* Begin Article *

Pros and cons of software Parity-RAID (e.g. RAID5)

raid mdadm raid5

6,563

Solution 1

I assume Linux's software RAID is as reliable as a hardware RAID card without a BBU and with write-back caching enabled. After all, uncommitted data in a software RAID system resides in the kernel's buffer cache, which is a form of write-back caching without battery backup.

Since every hardware RAID-5 card I have ever used allows you to enable write-back caching without having a BBU, I expect software RAID-5 can work okay for people with a certain level of risk tolerance.

ObWarStory:

That having been said, I have personally experienced serious data loss due to having no BBU installed on a RAID-5 card though write-back caching was enabled. (No UPS, either. Don't yell at me, not my call.)

My boss called me in a panic while I was on vacation because one of our production systems wouldn't come back up after a power outage. He'd run out of things to try. I had to pull off to the side of the road, pull out the laptop, turn on WiFi tethering on my phone, ssh into the stricken system, and fix it, while my family sat there with me on the side of the road until I finished restoring a roached database table from backup. (We were about a mile away from losing cell reception at the time.)

So tell me: how much would you pay for a RAID card + BBU now?

Solution 2

Just a warning notice : RAID-5/6 write operations take a significant CPU time while your array is degraded. If your server is already fully loaded when a disk comes to fail, it may drop into an abyss of unresponsiveness. Such problem won't happen with a hardware RAID controller. So I'd strongly advise against using software RAID-5/6 on a production server. For a workstation or lightly loaded server, it's OK though.

Solution 3

SW RAID does have a failure mode - if the server goes down halfway through a write you can get a corrupted stripe. A HW RAID controller with a BBU isn't all that expensive, and it will retain dirty blocks until you can restart the disks.

The BBU on the cache does not guarantee writes in the event of power failure (i.e. it does not power the disks). It powers the cache for a few days until you can re-start the disks. Then the controller will flush any dirty buffers to disk.

Some notes about SW vs. HW RAID-5

Writes on a SW RAID-5 volume can be slow if write-through caching is used with blocking I/O, as the call doesn't return until all the I/O has completed. A HW RAID controller with a BBWC can optimise this considerably, so you can see substantially better performance.
The last time I looked you couldn't do direct I/O (i.e. zero-copy DMA) on a SW RAID volume. This may have changed and is really only relevant to applications like database managers using raw partitions.
A modern SAS RAID controller can pull or push 1GB/sec or more of data off a disk array, particularly if formatted with a large (say 256kb) stripe size. I've even benchmarked an older Adaptec ASR-2200s at speeds that indicated it was pretty much saturating both its scsi channels at 600MB/sec+ in aggregate (10x 15k disks) with very little CPU load on the host machine. I'm not sure you could get that out of software RAID-5 without a lot of CPU load if at all, even on a modern machine. Maybe you could read that quickly.
Configuration for booting off a HW RAID volume is simple - the RAID volume is transparent to the O/S.

A low-end RAID controller from a tier-1 vendor such as adaptec is not that expensive at retail street prices and can be purchased for peanuts off ebay. But remember, if you buy secondhand, stick to tier-1 vendors and make sure you know the model and verify the avialability of drivers from their web site.

* End Article *
* Begin Records supplied *

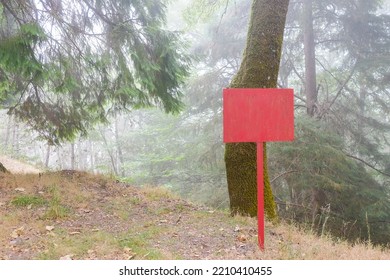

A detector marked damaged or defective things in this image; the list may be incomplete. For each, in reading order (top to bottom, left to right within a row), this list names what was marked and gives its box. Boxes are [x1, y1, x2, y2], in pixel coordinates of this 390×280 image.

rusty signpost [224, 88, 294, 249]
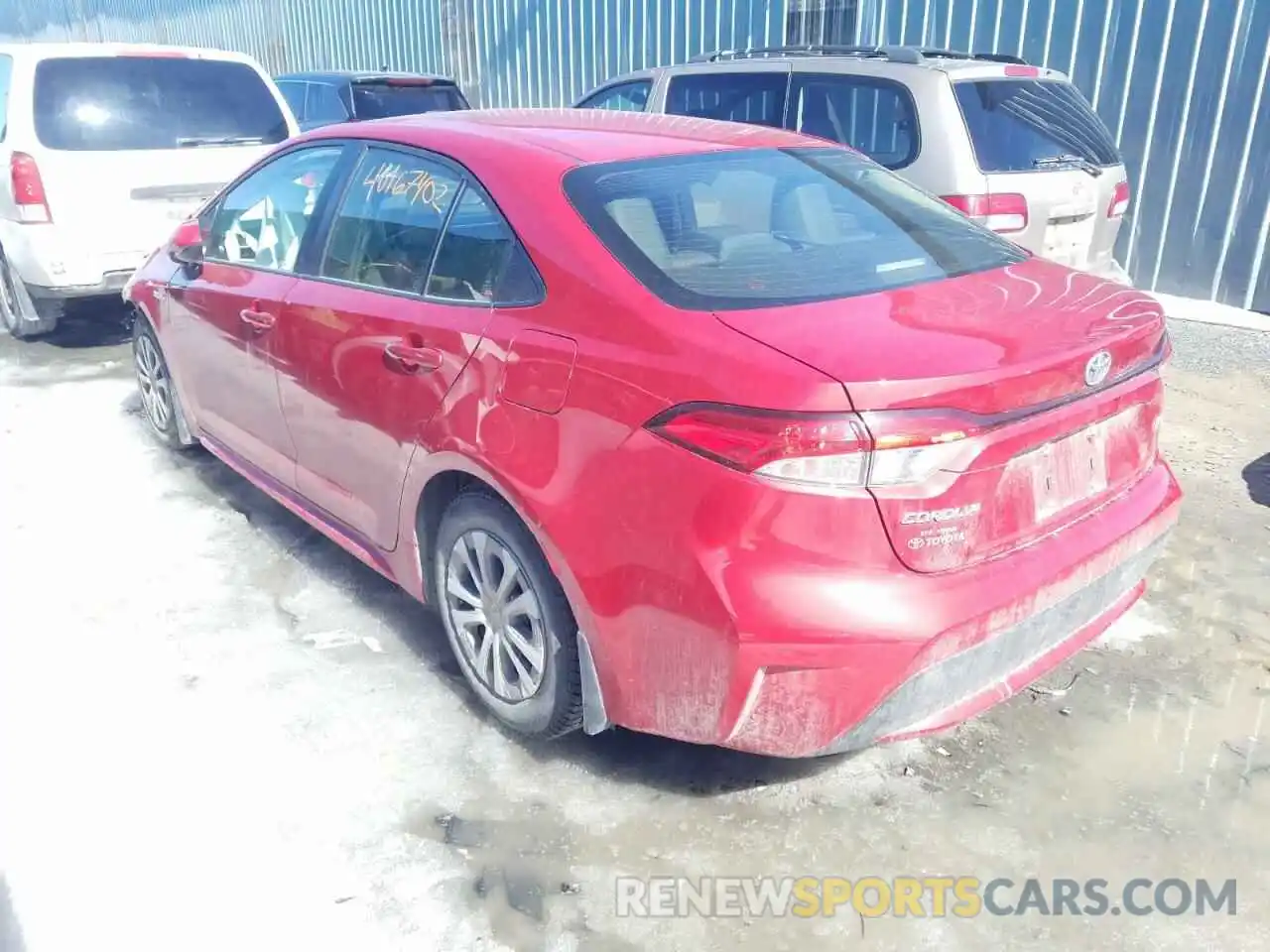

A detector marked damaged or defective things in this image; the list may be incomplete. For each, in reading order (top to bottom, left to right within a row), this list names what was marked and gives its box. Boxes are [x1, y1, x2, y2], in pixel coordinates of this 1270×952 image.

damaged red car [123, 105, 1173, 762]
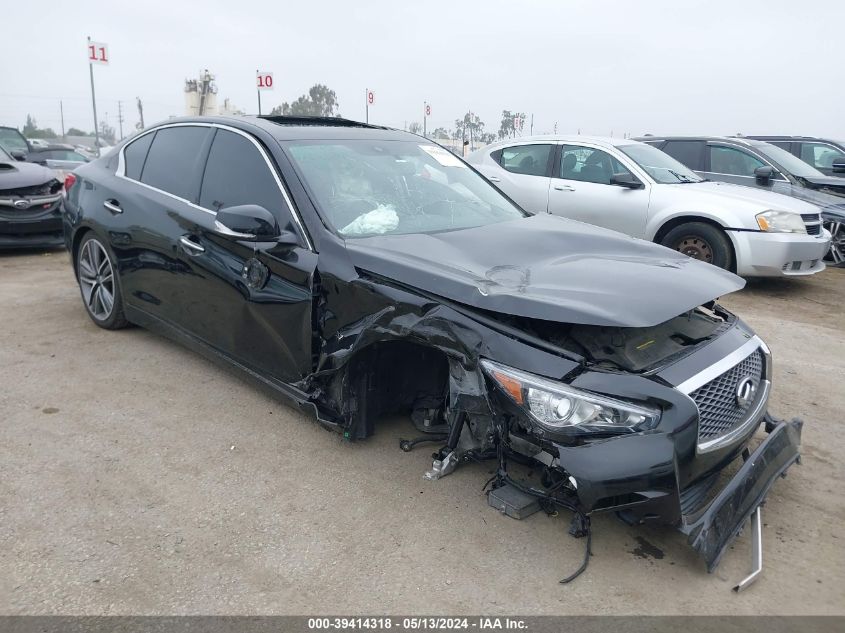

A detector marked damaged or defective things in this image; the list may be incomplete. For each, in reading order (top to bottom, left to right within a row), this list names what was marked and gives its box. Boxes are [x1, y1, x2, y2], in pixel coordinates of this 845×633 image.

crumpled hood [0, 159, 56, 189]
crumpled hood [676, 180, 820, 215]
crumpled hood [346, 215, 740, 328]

* End Records supplied *

**Aim:**
Print the stretch of the software RAID thread between "SW RAID does" and "substantially better performance.", inclusive, word for word.

**Solved problem:**
SW RAID does have a failure mode - if the server goes down halfway through a write you can get a corrupted stripe. A HW RAID controller with a BBU isn't all that expensive, and it will retain dirty blocks until you can restart the disks.

The BBU on the cache does not guarantee writes in the event of power failure (i.e. it does not power the disks). It powers the cache for a few days until you can re-start the disks. Then the controller will flush any dirty buffers to disk.

Some notes about SW vs. HW RAID-5

Writes on a SW RAID-5 volume can be slow if write-through caching is used with blocking I/O, as the call doesn't return until all the I/O has completed. A HW RAID controller with a BBWC can optimise this considerably, so you can see substantially better performance.